# Ruger's new amazing concealed carry pistol. AMAZING!!!



## Bax* (Dec 14, 2008)

http://www.realguns.com/archives/192.htm


----------



## DallanC (Jan 13, 2009)

Hahaa its not april 1st yet!

25lb trigger pull? Comes with free pack of gum... lol


-DallanC


----------



## Al Hansen (Sep 7, 2007)

:lol:


----------



## highcountryfever (Aug 24, 2009)

> In a self defense scheme of things, we assume there will be a primary firearm, a backup firearm, a knife, a club,...maybe a pointed stick, and THEN the SSCP takes over where all other options have failed.


 :lol:


----------



## DallanC (Jan 13, 2009)

Getting hit would sting like no tomorrow I'd guess... it would be a good bear defense gun. Bear starts to charge, you whip this bad boy out... shoot your guide in the leg then take off running

-_O- 


-DallanC


----------



## Bax* (Dec 14, 2008)

> With only 1.4 grains of case capacity to work with, John concocted a blend of Alliant Blue Dot and hydrazine but, unfortunately, the compound caused it to rain whenever it was tested in the lab.
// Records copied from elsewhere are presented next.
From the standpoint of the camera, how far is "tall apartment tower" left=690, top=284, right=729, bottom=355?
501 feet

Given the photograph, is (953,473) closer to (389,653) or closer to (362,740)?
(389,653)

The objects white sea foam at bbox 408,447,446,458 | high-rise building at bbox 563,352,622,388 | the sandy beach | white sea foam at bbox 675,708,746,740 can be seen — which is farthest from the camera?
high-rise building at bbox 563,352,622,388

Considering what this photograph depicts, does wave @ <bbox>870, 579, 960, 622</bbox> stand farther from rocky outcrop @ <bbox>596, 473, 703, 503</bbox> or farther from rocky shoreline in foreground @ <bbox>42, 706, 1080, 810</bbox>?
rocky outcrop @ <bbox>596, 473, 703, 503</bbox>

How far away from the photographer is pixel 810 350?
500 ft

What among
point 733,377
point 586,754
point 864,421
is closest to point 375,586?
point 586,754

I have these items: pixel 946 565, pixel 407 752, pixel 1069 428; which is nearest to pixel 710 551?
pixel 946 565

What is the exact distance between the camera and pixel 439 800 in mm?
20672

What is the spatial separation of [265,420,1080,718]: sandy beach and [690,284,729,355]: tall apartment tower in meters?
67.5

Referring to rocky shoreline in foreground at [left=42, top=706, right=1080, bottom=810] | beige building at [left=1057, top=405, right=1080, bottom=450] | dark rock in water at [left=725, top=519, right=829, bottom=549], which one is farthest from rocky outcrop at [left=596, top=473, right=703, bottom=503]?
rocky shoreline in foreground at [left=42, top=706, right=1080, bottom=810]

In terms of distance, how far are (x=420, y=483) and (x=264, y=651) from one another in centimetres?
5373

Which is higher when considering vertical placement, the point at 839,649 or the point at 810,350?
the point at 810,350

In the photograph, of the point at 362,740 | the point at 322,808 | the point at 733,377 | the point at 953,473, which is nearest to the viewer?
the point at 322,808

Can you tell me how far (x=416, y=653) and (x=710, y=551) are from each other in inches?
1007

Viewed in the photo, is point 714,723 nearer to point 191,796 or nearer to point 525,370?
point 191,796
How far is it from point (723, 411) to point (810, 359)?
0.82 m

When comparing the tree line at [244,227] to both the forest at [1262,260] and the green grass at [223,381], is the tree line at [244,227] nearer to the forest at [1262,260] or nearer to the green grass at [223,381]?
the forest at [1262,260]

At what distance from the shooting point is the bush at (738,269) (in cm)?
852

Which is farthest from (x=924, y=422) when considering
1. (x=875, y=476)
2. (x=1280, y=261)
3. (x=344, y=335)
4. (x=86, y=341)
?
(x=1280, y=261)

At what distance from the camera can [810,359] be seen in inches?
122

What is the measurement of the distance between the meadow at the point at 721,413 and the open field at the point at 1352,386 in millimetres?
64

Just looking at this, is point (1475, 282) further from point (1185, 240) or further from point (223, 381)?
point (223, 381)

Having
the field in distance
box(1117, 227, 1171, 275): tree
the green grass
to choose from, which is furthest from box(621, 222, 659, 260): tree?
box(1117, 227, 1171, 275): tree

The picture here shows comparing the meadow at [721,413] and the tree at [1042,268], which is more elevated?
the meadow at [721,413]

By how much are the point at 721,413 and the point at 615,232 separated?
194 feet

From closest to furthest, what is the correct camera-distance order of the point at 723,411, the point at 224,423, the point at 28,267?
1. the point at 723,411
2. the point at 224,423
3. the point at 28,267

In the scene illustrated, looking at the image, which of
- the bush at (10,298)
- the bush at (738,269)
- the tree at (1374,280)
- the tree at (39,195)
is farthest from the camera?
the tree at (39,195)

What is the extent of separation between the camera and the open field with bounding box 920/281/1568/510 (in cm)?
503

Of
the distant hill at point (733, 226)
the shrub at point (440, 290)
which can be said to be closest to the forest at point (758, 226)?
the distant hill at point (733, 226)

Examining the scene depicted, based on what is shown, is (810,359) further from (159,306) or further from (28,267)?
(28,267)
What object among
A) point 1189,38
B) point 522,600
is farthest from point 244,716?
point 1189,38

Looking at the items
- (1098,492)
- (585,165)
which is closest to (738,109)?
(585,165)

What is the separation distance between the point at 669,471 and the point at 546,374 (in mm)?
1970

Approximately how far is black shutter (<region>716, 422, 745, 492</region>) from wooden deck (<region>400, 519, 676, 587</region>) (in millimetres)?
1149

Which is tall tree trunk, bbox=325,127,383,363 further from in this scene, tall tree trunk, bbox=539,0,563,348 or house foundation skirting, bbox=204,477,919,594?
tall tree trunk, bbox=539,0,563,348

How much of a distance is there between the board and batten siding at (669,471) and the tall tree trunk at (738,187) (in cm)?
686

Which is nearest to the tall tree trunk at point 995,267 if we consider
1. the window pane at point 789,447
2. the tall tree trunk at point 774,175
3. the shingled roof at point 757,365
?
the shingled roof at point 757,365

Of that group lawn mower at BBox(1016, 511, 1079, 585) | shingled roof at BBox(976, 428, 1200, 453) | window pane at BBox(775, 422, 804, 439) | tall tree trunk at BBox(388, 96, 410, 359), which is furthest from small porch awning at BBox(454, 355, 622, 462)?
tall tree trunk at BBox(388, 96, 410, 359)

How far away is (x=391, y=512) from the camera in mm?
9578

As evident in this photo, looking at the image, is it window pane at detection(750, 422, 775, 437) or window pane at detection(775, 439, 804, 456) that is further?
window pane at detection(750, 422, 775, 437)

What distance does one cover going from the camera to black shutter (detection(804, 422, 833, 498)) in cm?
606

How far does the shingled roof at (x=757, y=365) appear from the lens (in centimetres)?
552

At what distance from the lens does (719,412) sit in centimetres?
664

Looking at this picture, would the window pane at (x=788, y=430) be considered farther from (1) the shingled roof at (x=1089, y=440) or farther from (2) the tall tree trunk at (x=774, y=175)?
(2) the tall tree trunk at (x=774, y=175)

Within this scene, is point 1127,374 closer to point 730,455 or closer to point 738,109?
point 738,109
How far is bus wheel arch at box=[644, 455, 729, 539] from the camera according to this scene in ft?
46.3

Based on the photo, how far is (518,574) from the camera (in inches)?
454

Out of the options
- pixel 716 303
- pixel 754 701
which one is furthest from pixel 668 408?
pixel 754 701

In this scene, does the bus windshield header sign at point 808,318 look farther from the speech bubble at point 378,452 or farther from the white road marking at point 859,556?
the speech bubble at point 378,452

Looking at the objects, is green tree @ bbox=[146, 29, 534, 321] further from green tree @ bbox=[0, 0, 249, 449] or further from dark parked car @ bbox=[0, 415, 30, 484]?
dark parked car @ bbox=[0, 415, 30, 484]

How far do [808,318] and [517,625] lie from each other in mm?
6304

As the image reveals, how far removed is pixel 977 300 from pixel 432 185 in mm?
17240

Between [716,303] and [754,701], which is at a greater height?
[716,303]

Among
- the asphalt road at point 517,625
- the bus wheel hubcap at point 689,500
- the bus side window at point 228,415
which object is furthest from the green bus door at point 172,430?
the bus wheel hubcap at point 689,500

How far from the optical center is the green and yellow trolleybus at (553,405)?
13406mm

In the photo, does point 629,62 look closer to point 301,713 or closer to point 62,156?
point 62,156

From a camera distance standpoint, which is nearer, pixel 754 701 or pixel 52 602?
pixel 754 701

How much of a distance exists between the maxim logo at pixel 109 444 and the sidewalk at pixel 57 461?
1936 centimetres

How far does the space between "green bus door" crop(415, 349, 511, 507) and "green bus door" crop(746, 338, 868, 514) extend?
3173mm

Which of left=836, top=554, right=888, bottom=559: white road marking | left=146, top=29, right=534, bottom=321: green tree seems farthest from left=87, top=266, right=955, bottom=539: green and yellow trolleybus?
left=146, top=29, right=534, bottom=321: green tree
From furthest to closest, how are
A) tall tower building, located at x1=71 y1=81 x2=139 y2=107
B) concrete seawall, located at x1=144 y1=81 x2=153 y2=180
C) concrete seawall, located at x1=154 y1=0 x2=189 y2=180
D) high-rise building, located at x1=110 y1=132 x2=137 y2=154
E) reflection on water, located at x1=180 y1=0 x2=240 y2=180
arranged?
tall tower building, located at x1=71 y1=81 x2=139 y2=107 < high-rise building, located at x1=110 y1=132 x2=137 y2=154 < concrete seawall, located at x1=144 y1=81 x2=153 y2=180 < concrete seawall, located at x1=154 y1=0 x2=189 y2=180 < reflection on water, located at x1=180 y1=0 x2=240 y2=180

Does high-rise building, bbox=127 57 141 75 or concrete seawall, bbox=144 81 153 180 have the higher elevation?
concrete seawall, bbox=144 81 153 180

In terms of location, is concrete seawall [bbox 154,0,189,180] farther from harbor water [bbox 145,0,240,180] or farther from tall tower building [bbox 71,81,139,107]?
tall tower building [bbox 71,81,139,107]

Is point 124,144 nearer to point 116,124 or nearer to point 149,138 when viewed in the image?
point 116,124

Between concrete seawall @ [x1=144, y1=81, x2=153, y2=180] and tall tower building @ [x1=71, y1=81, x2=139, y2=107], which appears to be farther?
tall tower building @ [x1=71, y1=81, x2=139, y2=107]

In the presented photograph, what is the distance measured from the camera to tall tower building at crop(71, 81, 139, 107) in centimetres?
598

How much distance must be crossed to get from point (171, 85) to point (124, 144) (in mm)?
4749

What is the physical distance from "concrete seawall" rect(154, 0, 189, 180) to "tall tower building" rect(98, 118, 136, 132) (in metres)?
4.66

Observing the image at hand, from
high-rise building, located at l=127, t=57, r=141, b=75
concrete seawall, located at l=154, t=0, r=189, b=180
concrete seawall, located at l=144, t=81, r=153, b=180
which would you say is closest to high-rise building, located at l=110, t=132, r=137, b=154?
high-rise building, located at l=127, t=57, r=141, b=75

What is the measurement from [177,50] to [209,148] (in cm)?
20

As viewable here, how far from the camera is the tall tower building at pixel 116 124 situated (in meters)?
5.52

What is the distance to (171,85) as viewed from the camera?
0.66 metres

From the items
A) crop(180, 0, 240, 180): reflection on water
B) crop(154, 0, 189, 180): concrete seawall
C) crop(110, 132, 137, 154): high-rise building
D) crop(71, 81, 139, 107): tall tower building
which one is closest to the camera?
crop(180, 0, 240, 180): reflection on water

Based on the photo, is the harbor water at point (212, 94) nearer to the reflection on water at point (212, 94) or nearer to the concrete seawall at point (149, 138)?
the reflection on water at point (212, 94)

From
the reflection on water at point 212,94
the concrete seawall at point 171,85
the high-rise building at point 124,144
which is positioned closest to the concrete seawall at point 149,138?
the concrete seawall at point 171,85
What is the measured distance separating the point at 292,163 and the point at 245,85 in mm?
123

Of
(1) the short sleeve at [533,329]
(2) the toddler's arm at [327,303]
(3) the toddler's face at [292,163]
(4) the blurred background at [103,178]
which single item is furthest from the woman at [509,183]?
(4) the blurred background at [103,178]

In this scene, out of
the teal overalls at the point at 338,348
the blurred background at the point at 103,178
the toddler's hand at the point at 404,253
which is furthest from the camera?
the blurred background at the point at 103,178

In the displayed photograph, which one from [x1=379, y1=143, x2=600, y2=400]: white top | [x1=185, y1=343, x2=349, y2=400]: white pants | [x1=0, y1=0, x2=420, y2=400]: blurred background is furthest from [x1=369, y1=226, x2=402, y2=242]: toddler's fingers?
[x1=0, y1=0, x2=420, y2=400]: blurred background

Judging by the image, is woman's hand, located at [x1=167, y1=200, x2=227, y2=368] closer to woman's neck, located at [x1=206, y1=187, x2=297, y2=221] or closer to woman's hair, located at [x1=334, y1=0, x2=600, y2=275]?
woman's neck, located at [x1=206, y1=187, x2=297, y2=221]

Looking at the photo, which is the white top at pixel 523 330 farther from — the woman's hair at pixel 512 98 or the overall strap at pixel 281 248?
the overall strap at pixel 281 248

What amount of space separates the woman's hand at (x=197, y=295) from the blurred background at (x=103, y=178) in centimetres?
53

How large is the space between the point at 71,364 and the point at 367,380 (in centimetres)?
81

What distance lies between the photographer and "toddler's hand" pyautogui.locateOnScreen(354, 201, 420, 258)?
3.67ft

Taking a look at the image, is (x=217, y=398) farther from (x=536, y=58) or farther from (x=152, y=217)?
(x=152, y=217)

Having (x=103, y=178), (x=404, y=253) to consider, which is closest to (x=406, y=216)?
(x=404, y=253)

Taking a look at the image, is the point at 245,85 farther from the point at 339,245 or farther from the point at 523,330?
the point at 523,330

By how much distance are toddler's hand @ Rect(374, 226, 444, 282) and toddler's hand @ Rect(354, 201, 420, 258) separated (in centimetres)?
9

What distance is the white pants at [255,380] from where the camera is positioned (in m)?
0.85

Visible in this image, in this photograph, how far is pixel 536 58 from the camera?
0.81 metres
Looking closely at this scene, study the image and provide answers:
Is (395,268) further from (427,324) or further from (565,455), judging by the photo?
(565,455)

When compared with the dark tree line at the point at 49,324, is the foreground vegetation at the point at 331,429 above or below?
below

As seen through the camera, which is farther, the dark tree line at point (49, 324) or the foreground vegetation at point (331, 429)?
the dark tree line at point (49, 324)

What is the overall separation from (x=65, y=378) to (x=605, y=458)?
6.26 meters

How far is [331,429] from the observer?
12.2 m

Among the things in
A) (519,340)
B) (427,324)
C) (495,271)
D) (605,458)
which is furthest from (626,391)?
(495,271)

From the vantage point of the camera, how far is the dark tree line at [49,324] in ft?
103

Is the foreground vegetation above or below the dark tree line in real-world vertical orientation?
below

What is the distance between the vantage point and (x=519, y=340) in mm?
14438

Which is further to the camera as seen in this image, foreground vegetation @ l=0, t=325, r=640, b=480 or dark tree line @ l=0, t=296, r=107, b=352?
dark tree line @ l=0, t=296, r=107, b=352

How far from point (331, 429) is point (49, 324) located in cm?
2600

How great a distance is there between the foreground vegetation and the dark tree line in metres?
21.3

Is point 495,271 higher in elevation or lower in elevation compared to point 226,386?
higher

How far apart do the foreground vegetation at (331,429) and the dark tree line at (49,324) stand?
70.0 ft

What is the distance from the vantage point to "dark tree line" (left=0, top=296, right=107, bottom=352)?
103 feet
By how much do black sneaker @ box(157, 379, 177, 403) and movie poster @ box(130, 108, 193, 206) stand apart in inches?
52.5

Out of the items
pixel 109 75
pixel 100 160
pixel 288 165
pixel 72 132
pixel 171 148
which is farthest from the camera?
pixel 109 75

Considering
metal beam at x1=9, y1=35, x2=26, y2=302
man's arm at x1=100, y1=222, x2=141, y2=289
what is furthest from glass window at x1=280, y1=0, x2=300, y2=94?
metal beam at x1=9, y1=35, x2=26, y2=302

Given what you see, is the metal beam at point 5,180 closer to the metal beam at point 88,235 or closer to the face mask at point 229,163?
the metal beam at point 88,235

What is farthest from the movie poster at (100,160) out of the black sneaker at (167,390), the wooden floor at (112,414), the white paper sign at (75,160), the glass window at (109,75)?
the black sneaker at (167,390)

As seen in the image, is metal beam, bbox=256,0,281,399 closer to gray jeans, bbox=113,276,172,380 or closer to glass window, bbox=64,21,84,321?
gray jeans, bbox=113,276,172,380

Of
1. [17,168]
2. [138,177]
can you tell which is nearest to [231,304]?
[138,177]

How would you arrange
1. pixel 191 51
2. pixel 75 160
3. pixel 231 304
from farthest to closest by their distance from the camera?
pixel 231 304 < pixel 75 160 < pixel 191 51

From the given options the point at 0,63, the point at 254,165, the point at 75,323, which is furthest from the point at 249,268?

Eventually the Blue Dot was discarded, the hydrazine was discarded and velocities of 1,200 fps for a 28 grain FMJ bullet and 1,400 fps for a 20 grain hollow point bullet load were attained with a *small rifle magnum primer* and one medium size *pop rock*.


What pressure does a small magnum rifle primer and a pop rock create? :lol:


----------



## wyogoob (Sep 7, 2007)

427.87 psi at sea level


----------